Texte: Knut Schwander Photos: Julie de Tribolet
Coup de théâtre à Crissier. Soudain, la porte s’ouvre et Frédy Girardet entre, tout sourire, portant un fourneau en fonte. Une vision aussi insolite qu’inédite. Ce fourneau miniature est un modèle qui servait aux représentants des cuisinistes du tout début du XXe siècle, pour montrer leur matériel aux restaurateurs et hôteliers. C’est surtout un cadeau que l’illustre chef de Crissier a reçu de ses amis Bocuse, Troisgros et Robuchon. D’ailleurs, il porte une petite plaquette: «Joyeuse retraite». Mais s’il vient d’arriver à l’Hôtel de Ville de Crissier, c’est parce que cet antique objet mérite sa place au musée. Le musée que Franck Giovannini vient d’installer au sous-sol de son célébrissime restaurant.
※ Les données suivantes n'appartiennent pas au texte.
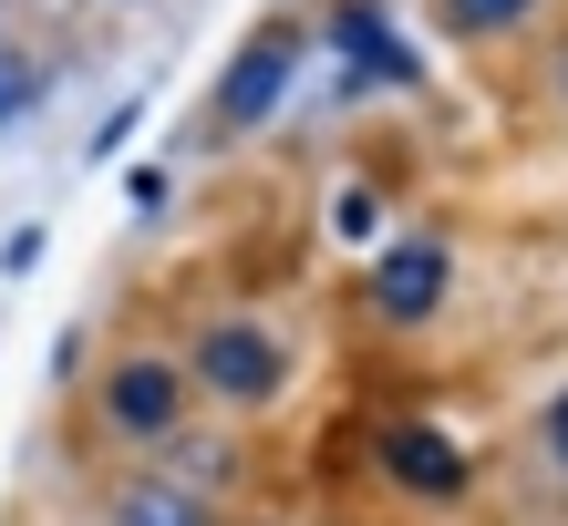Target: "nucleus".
Instances as JSON below:
<instances>
[{
    "mask_svg": "<svg viewBox=\"0 0 568 526\" xmlns=\"http://www.w3.org/2000/svg\"><path fill=\"white\" fill-rule=\"evenodd\" d=\"M186 382L207 392L217 413H270L290 392V341L270 320H248V310H217V320H196V341H186Z\"/></svg>",
    "mask_w": 568,
    "mask_h": 526,
    "instance_id": "nucleus-1",
    "label": "nucleus"
},
{
    "mask_svg": "<svg viewBox=\"0 0 568 526\" xmlns=\"http://www.w3.org/2000/svg\"><path fill=\"white\" fill-rule=\"evenodd\" d=\"M300 62H311V31H300V21H258L248 42L227 52L217 93H207V135H217V145H227V135H258V124L290 104Z\"/></svg>",
    "mask_w": 568,
    "mask_h": 526,
    "instance_id": "nucleus-2",
    "label": "nucleus"
},
{
    "mask_svg": "<svg viewBox=\"0 0 568 526\" xmlns=\"http://www.w3.org/2000/svg\"><path fill=\"white\" fill-rule=\"evenodd\" d=\"M455 300V238L445 227H414V238H383L373 269H362V310L383 331H424L434 310Z\"/></svg>",
    "mask_w": 568,
    "mask_h": 526,
    "instance_id": "nucleus-3",
    "label": "nucleus"
},
{
    "mask_svg": "<svg viewBox=\"0 0 568 526\" xmlns=\"http://www.w3.org/2000/svg\"><path fill=\"white\" fill-rule=\"evenodd\" d=\"M186 403H196V382H186V361H165V351H114L104 382H93V413H104L114 444H176Z\"/></svg>",
    "mask_w": 568,
    "mask_h": 526,
    "instance_id": "nucleus-4",
    "label": "nucleus"
},
{
    "mask_svg": "<svg viewBox=\"0 0 568 526\" xmlns=\"http://www.w3.org/2000/svg\"><path fill=\"white\" fill-rule=\"evenodd\" d=\"M373 465H383V485H404V496H424V506H455L465 485H476V454H465L445 423H383Z\"/></svg>",
    "mask_w": 568,
    "mask_h": 526,
    "instance_id": "nucleus-5",
    "label": "nucleus"
},
{
    "mask_svg": "<svg viewBox=\"0 0 568 526\" xmlns=\"http://www.w3.org/2000/svg\"><path fill=\"white\" fill-rule=\"evenodd\" d=\"M321 42L342 52V73H352V83H383V93H414V83H424V52L404 42V31H393V11H383V0H342Z\"/></svg>",
    "mask_w": 568,
    "mask_h": 526,
    "instance_id": "nucleus-6",
    "label": "nucleus"
},
{
    "mask_svg": "<svg viewBox=\"0 0 568 526\" xmlns=\"http://www.w3.org/2000/svg\"><path fill=\"white\" fill-rule=\"evenodd\" d=\"M114 526H217V506L186 475H135V485H114Z\"/></svg>",
    "mask_w": 568,
    "mask_h": 526,
    "instance_id": "nucleus-7",
    "label": "nucleus"
},
{
    "mask_svg": "<svg viewBox=\"0 0 568 526\" xmlns=\"http://www.w3.org/2000/svg\"><path fill=\"white\" fill-rule=\"evenodd\" d=\"M434 21H445L455 42H496V31H527V21H538V0H434Z\"/></svg>",
    "mask_w": 568,
    "mask_h": 526,
    "instance_id": "nucleus-8",
    "label": "nucleus"
},
{
    "mask_svg": "<svg viewBox=\"0 0 568 526\" xmlns=\"http://www.w3.org/2000/svg\"><path fill=\"white\" fill-rule=\"evenodd\" d=\"M42 93H52V73H42V62H31V52H0V124H21L31 104H42Z\"/></svg>",
    "mask_w": 568,
    "mask_h": 526,
    "instance_id": "nucleus-9",
    "label": "nucleus"
},
{
    "mask_svg": "<svg viewBox=\"0 0 568 526\" xmlns=\"http://www.w3.org/2000/svg\"><path fill=\"white\" fill-rule=\"evenodd\" d=\"M331 238L373 248V238H383V196H373V186H342V196H331Z\"/></svg>",
    "mask_w": 568,
    "mask_h": 526,
    "instance_id": "nucleus-10",
    "label": "nucleus"
},
{
    "mask_svg": "<svg viewBox=\"0 0 568 526\" xmlns=\"http://www.w3.org/2000/svg\"><path fill=\"white\" fill-rule=\"evenodd\" d=\"M538 444H548V465H558V475H568V382H558V403H548V413H538Z\"/></svg>",
    "mask_w": 568,
    "mask_h": 526,
    "instance_id": "nucleus-11",
    "label": "nucleus"
},
{
    "mask_svg": "<svg viewBox=\"0 0 568 526\" xmlns=\"http://www.w3.org/2000/svg\"><path fill=\"white\" fill-rule=\"evenodd\" d=\"M0 269H11V279L42 269V227H11V238H0Z\"/></svg>",
    "mask_w": 568,
    "mask_h": 526,
    "instance_id": "nucleus-12",
    "label": "nucleus"
},
{
    "mask_svg": "<svg viewBox=\"0 0 568 526\" xmlns=\"http://www.w3.org/2000/svg\"><path fill=\"white\" fill-rule=\"evenodd\" d=\"M135 114H145V104H114V114H104V135H93V166H114V145L135 135Z\"/></svg>",
    "mask_w": 568,
    "mask_h": 526,
    "instance_id": "nucleus-13",
    "label": "nucleus"
},
{
    "mask_svg": "<svg viewBox=\"0 0 568 526\" xmlns=\"http://www.w3.org/2000/svg\"><path fill=\"white\" fill-rule=\"evenodd\" d=\"M558 104H568V52H558Z\"/></svg>",
    "mask_w": 568,
    "mask_h": 526,
    "instance_id": "nucleus-14",
    "label": "nucleus"
}]
</instances>
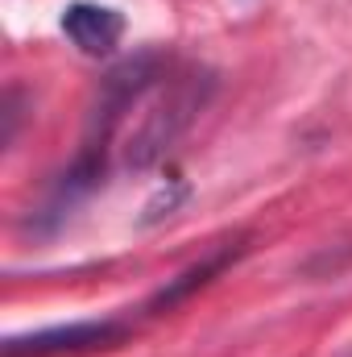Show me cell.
Instances as JSON below:
<instances>
[{
    "mask_svg": "<svg viewBox=\"0 0 352 357\" xmlns=\"http://www.w3.org/2000/svg\"><path fill=\"white\" fill-rule=\"evenodd\" d=\"M125 337H129V328L120 320H75V324H58V328H38L29 337H8L0 357H75L112 349Z\"/></svg>",
    "mask_w": 352,
    "mask_h": 357,
    "instance_id": "2",
    "label": "cell"
},
{
    "mask_svg": "<svg viewBox=\"0 0 352 357\" xmlns=\"http://www.w3.org/2000/svg\"><path fill=\"white\" fill-rule=\"evenodd\" d=\"M207 96H211L207 71H186V75H175L170 84H162V96L150 104V112L141 116V125L129 137L125 162L141 171V167H154L158 158H166V150L186 133V125L199 116Z\"/></svg>",
    "mask_w": 352,
    "mask_h": 357,
    "instance_id": "1",
    "label": "cell"
},
{
    "mask_svg": "<svg viewBox=\"0 0 352 357\" xmlns=\"http://www.w3.org/2000/svg\"><path fill=\"white\" fill-rule=\"evenodd\" d=\"M0 116H4V129H0V150L13 146V133L21 125V108H17V91H4V104H0Z\"/></svg>",
    "mask_w": 352,
    "mask_h": 357,
    "instance_id": "5",
    "label": "cell"
},
{
    "mask_svg": "<svg viewBox=\"0 0 352 357\" xmlns=\"http://www.w3.org/2000/svg\"><path fill=\"white\" fill-rule=\"evenodd\" d=\"M63 33L91 59H104L116 50L120 33H125V17L108 4H95V0H75L63 8Z\"/></svg>",
    "mask_w": 352,
    "mask_h": 357,
    "instance_id": "3",
    "label": "cell"
},
{
    "mask_svg": "<svg viewBox=\"0 0 352 357\" xmlns=\"http://www.w3.org/2000/svg\"><path fill=\"white\" fill-rule=\"evenodd\" d=\"M237 254H241V245H220V250H216L211 258H203L199 266L182 270V274H178L175 282H166V287H162V291H158V295L150 299V312H162V307H175V303H182V299H186L191 291L207 287V282H211V278H216L220 270L228 266V262H232Z\"/></svg>",
    "mask_w": 352,
    "mask_h": 357,
    "instance_id": "4",
    "label": "cell"
}]
</instances>
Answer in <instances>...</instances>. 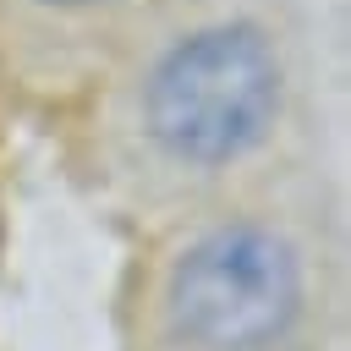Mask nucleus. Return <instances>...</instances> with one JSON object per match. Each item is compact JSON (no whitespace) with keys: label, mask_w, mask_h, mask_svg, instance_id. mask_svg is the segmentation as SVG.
<instances>
[{"label":"nucleus","mask_w":351,"mask_h":351,"mask_svg":"<svg viewBox=\"0 0 351 351\" xmlns=\"http://www.w3.org/2000/svg\"><path fill=\"white\" fill-rule=\"evenodd\" d=\"M49 5H99V0H49Z\"/></svg>","instance_id":"obj_3"},{"label":"nucleus","mask_w":351,"mask_h":351,"mask_svg":"<svg viewBox=\"0 0 351 351\" xmlns=\"http://www.w3.org/2000/svg\"><path fill=\"white\" fill-rule=\"evenodd\" d=\"M302 313V258L269 225L197 236L165 280V329L186 351H269Z\"/></svg>","instance_id":"obj_2"},{"label":"nucleus","mask_w":351,"mask_h":351,"mask_svg":"<svg viewBox=\"0 0 351 351\" xmlns=\"http://www.w3.org/2000/svg\"><path fill=\"white\" fill-rule=\"evenodd\" d=\"M280 115V55L252 22L181 38L143 82V126L176 165L214 170L241 159Z\"/></svg>","instance_id":"obj_1"}]
</instances>
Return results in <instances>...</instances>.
Souvenirs et émotions. Le lieu est tout neuf, mais déjà riche en souvenirs et en émotions. «Tout ça, c’est le passé», lance Frédy Girardet, en feuilletant menus et photos, en redécouvrant les vaisselles d’autrefois et les souvenirs de ses débuts: le portrait de son père qui tenait l’Hôtel de Ville avant lui, la fontaine qui coulait devant la maison depuis 1729, les photos de célébrités, comme Dalí, qui se sont attablées ici. A l’évidence, cet Hôtel de Ville mérite bien un musée: «Récemment, je me suis mis à chercher une carte bien précise dans nos archives. J’ai fouillé plein de cartons où rien n’était rangé… et j’ai découvert tout ce qu’il y avait dedans. Alors, je me suis dit que ce serait génial d’avoir un endroit qui raconterait l’histoire de la maison. Et quand on a commencé les travaux au sous-sol et qu’on s’est trouvé avec une pièce vide, j’ai pensé: c’est l’occasion», se souvient Franck Giovannini, les yeux pétillants d’enthousiasme.
Collection unique. Alors, il a appelé les anciens de la maison, comme Jean-Louis Foucqueteau – maître d’hôtel de 1971 à 1997 et un collectionneur invétéré –, qui lui ont apporté des trophées, des cartes, des photos, des souvenirs et des manchettes de journaux. «Il y a aussi eu la vente de la maison de Philippe Rochat. Et tout ce qu’avait laissé Benoît Violier. Alors, avec mon assistante, Carmen, on s’est mis à trier.» A présent, des vitrines et des cadres recèlent aussi bien les plans originaux de la maison qu’une photo du chariot des desserts d’autrefois, les cartes de placement à table d’Henri Gault et Christian Millau lorsqu’ils ont remis la Clé d’or à Frédy Girardet en 1975. Il y a aussi La cuisine spontanée, traduit en six langues, japonais et néerlandais compris. Les trophées, le couteau de chasse et la presse à canard de Benoît Violier, une carte du café datée de 1969 et marquée «Alfred Girardet». On apprend aussi qu’en 1974 un menu coûtait déjà 85 francs et on reste bouche bée devant la Loutre d’or, un trophée factice construit par Benoît Violier lui-même, pour saluer l’effort de Franck Giovannini au Bocuse d’or 2011. Enfin, il y a les vestes de cuisinier des quatre chefs emblématiques de Crissier, toutes dédicacées.
Bref, il y a de quoi passer des heures ici, à lire les coupures de journaux et les menus, les messages et les bons de commande des premiers ou derniers jours des différents chefs: «Ce musée sera réservé aux clients. Ils pourront y organiser un apéritif ou passer en fin de soirée», explique Franck Giovannini. Espiègle, il ajoute: «Mais pas pendant le repas», car il sait bien qu’autrement le service en salle risque d’être carrément compromis par l’absence des convives fascinés par cette caverne aux trésors!